How many kinds of Kohonen networks exist?
来源:互联网 发布:上海家博会数据 编辑:程序博客网 时间:2024/06/08 02:09
How many kinds of Kohonen networks exist?
(And what is k-means?)
======================
Teuvo Kohonen is one of the most famous and prolific researchers in
neurocomputing, and he has invented a variety of networks. But many people
refer to "Kohonen networks" without specifying which kind of Kohonen
network, and this lack of precision can lead to confusion. The phrase
"Kohonen network" most often refers to one of the following three types of
networks:
o VQ: Vector Quantization--competitive networks that can be viewed as
unsupervised density estimators or autoassociators (Kohonen, 1995/1997;
Hecht-Nielsen 1990), closely related to k-means cluster analysis
(MacQueen, 1967; Anderberg, 1973). Each competitive unit corresponds to a
cluster, the center of which is called a "codebook vector". Kohonen's
learning law is an on-line algorithm that finds the codebook vector
closest to each training case and moves the "winning" codebook vector
closer to the training case. The codebook vector is moved a certain
proportion of the distance between it and the training case, the
proportion being specified by the learning rate, that is:
new_codebook = old_codebook * (1-learning_rate)
+ data * learning_rate
Numerous similar algorithms have been developed in the neural net and
machine learning literature; see Hecht-Nielsen (1990) for a brief
historical overview, and Kosko (1992) for a more technical overview of
competitive learning.
MacQueen's on-line k-means algorithm is essentially the same as Kohonen's
learning law except that the learning rate is the reciprocal of the
number of cases that have been assigned to the winnning cluster. Suppose
that when processing a given training case, N cases have been previously
assigned to the winning codebook vector. Then the codebook vector is
updated as:
new_codebook = old_codebook * N/(N+1)
+ data * 1/(N+1)
This reduction of the learning rate makes each codebook vector the mean
of all cases assigned to its cluster and guarantees convergence of the
algorithm to an optimum value of the error function (the sum of squared
Euclidean distances between cases and codebook vectors) as the number of
training cases goes to infinity. Kohonen's learning law with a fixed
learning rate does not converge. As is well known from stochastic
approximation theory, convergence requires the sum of the infinite
sequence of learning rates to be infinite, while the sum of squared
learning rates must be finite (Kohonen, 1995, p. 34). These requirements
are satisfied by MacQueen's k-means algorithm.
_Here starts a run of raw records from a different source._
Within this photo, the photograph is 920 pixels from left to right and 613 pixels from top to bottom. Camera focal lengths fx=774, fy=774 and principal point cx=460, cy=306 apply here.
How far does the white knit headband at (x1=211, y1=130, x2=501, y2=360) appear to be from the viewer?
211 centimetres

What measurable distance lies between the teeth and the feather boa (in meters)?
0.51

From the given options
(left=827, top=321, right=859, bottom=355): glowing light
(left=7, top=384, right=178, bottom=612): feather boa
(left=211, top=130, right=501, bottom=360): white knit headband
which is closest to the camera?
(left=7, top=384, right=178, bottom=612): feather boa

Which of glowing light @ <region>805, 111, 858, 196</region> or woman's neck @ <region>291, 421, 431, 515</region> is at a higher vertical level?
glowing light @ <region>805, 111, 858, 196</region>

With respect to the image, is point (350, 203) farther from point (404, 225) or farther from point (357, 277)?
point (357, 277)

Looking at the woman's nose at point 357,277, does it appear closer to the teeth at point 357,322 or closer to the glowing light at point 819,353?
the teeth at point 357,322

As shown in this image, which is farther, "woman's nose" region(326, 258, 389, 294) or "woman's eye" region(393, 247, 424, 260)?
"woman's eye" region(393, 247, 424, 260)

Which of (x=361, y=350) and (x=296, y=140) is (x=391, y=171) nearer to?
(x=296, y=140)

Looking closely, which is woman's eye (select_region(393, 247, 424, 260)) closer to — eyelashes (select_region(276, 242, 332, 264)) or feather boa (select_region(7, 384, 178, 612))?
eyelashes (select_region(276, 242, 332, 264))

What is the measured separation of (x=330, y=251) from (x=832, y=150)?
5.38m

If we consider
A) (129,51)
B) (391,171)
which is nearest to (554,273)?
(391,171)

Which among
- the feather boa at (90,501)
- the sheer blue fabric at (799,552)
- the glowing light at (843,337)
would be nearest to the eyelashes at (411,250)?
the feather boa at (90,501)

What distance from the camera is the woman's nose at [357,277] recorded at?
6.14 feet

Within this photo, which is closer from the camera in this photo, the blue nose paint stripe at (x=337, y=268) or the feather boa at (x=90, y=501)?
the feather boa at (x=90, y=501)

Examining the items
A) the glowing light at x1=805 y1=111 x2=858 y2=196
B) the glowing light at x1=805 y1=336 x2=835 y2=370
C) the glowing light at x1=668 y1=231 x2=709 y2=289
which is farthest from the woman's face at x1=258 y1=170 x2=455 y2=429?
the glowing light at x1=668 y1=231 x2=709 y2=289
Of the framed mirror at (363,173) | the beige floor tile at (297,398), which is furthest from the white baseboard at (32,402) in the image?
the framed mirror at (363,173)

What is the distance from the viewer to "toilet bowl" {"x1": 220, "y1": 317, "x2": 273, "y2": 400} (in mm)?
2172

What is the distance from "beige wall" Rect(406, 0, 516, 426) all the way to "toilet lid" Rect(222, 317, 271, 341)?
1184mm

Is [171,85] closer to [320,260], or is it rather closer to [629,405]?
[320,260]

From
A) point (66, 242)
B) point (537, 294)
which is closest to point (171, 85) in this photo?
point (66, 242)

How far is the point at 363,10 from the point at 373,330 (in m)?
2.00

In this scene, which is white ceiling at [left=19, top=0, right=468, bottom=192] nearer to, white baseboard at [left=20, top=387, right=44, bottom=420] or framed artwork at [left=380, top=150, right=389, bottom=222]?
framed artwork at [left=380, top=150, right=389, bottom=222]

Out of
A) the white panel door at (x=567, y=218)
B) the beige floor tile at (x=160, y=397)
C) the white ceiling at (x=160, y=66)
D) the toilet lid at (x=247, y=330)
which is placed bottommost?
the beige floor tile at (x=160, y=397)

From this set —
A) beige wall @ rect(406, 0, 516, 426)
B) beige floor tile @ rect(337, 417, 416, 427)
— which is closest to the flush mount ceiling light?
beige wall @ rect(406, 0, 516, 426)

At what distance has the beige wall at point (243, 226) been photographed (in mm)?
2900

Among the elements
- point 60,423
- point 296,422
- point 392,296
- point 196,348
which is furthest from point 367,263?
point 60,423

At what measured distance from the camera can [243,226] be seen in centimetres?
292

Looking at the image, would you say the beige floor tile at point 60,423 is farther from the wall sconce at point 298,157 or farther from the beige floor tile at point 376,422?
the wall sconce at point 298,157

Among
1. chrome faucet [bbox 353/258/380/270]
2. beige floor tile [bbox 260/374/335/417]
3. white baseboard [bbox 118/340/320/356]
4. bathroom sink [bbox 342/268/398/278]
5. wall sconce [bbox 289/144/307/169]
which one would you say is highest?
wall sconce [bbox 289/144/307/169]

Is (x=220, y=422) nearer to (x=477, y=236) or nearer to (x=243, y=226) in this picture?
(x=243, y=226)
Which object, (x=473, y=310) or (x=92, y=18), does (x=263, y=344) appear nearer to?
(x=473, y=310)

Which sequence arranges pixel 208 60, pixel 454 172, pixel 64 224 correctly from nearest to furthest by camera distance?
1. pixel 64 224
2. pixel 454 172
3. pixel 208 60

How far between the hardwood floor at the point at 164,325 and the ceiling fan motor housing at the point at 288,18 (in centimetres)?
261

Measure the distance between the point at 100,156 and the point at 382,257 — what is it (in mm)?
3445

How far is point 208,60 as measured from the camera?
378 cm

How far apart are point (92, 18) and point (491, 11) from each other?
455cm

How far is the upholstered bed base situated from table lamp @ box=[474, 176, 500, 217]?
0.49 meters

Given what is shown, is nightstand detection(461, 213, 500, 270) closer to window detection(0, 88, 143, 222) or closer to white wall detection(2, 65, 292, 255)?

Kohonen VQ is often used for off-line learning, in which case the
training data are stored and Kohonen's learning law is applied to each
case in turn, cycling over the data set many times (incremental
training). Convergence to a local optimum can be obtained as the training
time goes to infinity if the learning rate is reduced in a suitable
manner as described above. However, there are off-line k-means
algorithms, both batch and incremental, that converge in a finite number
of iterations (Anderberg, 1973; Hartigan, 1975; Hartigan and Wong, 1979).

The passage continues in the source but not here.